Question

find all local maximum and minimum points by the second derivative test when possible y=2+3×+3 (b) y=6×+sin3×​

Answer 1

Explanation:

Given a function f, whose derivatives are f' and f'', a value x is a critical point if f'(x) =0. A value x is a minimum of f if it is a critical point and f''(x) >0 and it is maximum if f''(x)<0. We will perfom the following steps:

1. Calculate the derivative f'.

2. Solve f'(x) =0.

3. Determine if the x value found in 2 is a minimum or a maximum using f''.

Recall the following properties of derivatives

`(\sin(x)) ' = \cos(x)`

`(\cos(x))' = -\sin(x)`

`(cf(x))' = cf'(x)` where c is a constant.

`(x^n)' = nx^(n-1)`

`(f+g)' = f'+g'` where f,g are differentiable.

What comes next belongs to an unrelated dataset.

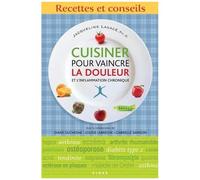 Cuisiner Pour Vaincre La Douleur Et L'inflammation Chronique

`(c)' =0` where c is a constant.

`(f(g(x))' = f'(g(x)) \cdot g'(x)` (chain rule)

Case 1: f(x) = 2+3x+3.

Using the properties from above, we have

1.
`f'(x) = 0+3+0 = 3`

2. The equation f'(x)=0 where f'(x) = 3 has no solution.

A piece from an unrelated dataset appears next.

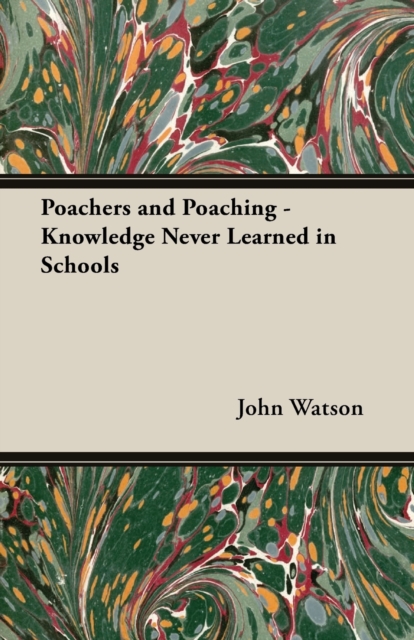 Poachers and Poaching - Knowledge Never Learned in Schools, Paperback / softback Book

3. Based on the previous result, f has no maximum nor minimum.

Case 2:
`f(x) = 6x+\sin(3x)`

1.
`f'(x) = 6+3\cos(3x)`

2. We have the equation

`6+3\cos(3x)=0`

which is equivalent to

`\cos(3x) = -2`

Recall that the cosine function only takes values in the set [-1,1]. So, this equation has no solution.

3. Based on the previous result, f has no maximum nor minimum.